Extrait choisi:
⁂
Des propositions hors normes 

Le candidat arrivé en tête s’est positionné comme garant de l’esprit de la révolution. Au menu : lutte contre la corruption, justice et représentativité pour tous. « Je propose tout simplement une autre manière de voir et une autre organisation politico administrative, j’insiste sur les instruments juridiques en mesure de permettre au peuple de s’exprimer car les jeunes ont leur programme. Il faut que l’élu soit toujours responsable devant ses électeurs, et que celui qui a été marginalisé soit un acteur au niveau local puis régional », explique-t-il à Jeune Afrique après sa victoire du 15 septembre. 

C’est d’ailleurs aussi ce a qui séduit cet homme d’affaire, rencontré dans la ville de Sousse, jamais politisé et qui s’est fortement impliqué dans sa campagne : « Nous vivons un tournant, on parle de changer le système, car rien n’a changé depuis l’Indépendance, les grosses têtes de Ben Ali on laissé la place à leurs subordonnés corrompus, donc ce ne sera pas un grand mal si on risque cinq années de notre vie pour tester quelque chose d’autre », défend-t-il. 

Kaïs Saïed parle d’humain et de dignité et non d’intérêts. « Le problème n’est pas seulement national mais concerne l’humanité toute entière, oeuvrons ensemble à ce que les peuples et nations s’entraident pour un nouveau monde, et peut-être qu’un jour il y aura un citoyen du monde », va-t-il jusqu’à proférer. 

Mais pour les plus critiques, ses promesses risquent de rester lettre morte. Beaucoup le qualifient même d’ « utopiste », « idéaliste » voir d’ «  hors sol ». « Cela pourrait expliquer  le vote des jeunes en sa faveur, car eux même sont plus utopiques que leurs aînés, dans le contexte actuel, il ne leur reste désormais que le rêve », décrypte Fathi Rebika, sociologue du laboratoire Etat culture et mutation de société, de l’université de Sousse. « Le Mouvement des jeunes tunisiens qui le soutient par exemple, refuse le système, ce sont plutôt des anarchistes », souligne son collègue Zouheir Benjannet.
⁂
Données fournies:
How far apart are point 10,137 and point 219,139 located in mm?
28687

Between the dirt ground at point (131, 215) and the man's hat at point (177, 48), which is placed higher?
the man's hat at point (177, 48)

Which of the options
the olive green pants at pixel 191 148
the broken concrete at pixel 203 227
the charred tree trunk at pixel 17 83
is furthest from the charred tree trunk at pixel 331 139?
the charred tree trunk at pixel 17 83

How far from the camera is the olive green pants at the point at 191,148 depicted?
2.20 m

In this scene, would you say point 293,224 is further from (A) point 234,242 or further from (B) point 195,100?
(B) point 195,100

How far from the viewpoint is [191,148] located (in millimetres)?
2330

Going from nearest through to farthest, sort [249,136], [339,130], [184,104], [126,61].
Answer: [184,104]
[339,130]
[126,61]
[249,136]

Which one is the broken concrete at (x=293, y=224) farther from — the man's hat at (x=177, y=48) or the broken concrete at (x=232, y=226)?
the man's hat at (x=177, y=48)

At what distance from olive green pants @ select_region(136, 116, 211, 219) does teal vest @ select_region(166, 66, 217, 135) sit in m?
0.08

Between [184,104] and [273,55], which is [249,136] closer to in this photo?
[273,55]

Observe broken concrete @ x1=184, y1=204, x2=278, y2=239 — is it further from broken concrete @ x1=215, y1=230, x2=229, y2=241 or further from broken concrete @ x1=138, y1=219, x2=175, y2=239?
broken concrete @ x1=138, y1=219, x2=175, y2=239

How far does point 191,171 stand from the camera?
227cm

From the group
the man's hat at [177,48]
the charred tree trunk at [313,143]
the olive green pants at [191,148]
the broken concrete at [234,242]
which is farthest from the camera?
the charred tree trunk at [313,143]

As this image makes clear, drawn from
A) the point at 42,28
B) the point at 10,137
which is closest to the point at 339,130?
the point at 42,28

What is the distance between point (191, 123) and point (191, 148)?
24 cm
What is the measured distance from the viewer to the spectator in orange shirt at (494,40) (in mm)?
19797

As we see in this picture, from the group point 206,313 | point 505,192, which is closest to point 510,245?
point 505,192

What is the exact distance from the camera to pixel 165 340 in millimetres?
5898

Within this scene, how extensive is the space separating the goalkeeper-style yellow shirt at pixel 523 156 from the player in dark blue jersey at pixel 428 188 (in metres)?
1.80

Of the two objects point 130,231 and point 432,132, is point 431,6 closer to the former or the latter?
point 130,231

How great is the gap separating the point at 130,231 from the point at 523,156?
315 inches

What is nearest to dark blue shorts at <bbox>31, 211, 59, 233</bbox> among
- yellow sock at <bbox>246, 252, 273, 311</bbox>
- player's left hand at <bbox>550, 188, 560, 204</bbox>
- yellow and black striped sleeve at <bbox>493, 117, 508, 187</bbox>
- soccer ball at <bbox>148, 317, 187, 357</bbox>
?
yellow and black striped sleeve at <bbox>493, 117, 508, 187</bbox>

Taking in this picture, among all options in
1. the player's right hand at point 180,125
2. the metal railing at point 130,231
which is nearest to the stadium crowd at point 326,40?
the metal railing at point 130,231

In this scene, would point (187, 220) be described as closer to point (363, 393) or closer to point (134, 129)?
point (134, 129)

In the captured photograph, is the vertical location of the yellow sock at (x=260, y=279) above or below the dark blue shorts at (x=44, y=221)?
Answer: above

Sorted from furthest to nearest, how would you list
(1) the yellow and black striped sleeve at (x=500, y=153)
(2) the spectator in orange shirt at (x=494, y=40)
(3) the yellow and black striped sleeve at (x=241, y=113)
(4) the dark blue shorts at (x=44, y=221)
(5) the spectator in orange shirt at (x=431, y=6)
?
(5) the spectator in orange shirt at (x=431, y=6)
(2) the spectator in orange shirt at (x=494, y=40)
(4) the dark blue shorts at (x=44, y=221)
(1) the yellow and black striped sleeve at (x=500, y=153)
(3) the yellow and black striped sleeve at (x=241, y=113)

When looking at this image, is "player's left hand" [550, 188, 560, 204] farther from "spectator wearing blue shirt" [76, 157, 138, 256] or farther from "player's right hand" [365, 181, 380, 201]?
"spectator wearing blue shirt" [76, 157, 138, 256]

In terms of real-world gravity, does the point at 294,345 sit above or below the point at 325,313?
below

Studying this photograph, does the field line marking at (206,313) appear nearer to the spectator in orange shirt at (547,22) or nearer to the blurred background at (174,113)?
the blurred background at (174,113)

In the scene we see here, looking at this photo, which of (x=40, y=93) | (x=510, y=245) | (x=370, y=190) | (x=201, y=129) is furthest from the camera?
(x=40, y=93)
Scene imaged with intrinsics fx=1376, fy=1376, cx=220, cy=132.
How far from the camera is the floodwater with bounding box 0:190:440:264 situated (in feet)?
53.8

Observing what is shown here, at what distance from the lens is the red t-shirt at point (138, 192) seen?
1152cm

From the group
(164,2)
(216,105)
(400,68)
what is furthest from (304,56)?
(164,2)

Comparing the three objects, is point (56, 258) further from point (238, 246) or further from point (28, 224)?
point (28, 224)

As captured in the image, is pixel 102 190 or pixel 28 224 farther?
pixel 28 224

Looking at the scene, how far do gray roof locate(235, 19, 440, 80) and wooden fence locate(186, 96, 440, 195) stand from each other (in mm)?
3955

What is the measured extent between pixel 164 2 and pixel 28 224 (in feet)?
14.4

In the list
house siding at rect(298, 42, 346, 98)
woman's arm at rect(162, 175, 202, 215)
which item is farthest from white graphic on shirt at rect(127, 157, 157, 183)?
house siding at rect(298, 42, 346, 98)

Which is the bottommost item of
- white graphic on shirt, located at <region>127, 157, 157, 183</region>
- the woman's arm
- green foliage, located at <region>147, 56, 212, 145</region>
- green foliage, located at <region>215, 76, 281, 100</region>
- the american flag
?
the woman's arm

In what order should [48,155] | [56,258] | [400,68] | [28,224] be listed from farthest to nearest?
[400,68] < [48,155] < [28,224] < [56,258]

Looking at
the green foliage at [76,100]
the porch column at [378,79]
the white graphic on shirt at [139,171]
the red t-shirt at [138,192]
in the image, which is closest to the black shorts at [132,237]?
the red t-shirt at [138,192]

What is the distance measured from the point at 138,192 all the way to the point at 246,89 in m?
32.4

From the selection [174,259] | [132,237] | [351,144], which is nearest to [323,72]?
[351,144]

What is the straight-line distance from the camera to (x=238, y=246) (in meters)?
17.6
⁂
Consigne 1:
Recopiez le passage de l'extrait sur Kaïs Saïed qui commence à « Kaïs Saïed parle » et se termine à « va-t-il jusqu’à proférer. », en remplaçant « dignité » par « justice ».
Consigne 2:
Recopiez toutes les lignes contenant la chaîne « left », en tenant compte de la casse.

Réponse 1:
Kaïs Saïed parle d’humain et de justice et non d’intérêts. « Le problème n’est pas seulement national mais concerne l’humanité toute entière, oeuvrons ensemble à ce que les peuples et nations s’entraident pour un nouveau monde, et peut-être qu’un jour il y aura un citoyen du monde », va-t-il jusqu’à proférer.

Réponse 2:
- player's left hand at <bbox>550, 188, 560, 204</bbox>
When looking at this image, is "player's left hand" [550, 188, 560, 204] farther from "spectator wearing blue shirt" [76, 157, 138, 256] or farther from "player's right hand" [365, 181, 380, 201]?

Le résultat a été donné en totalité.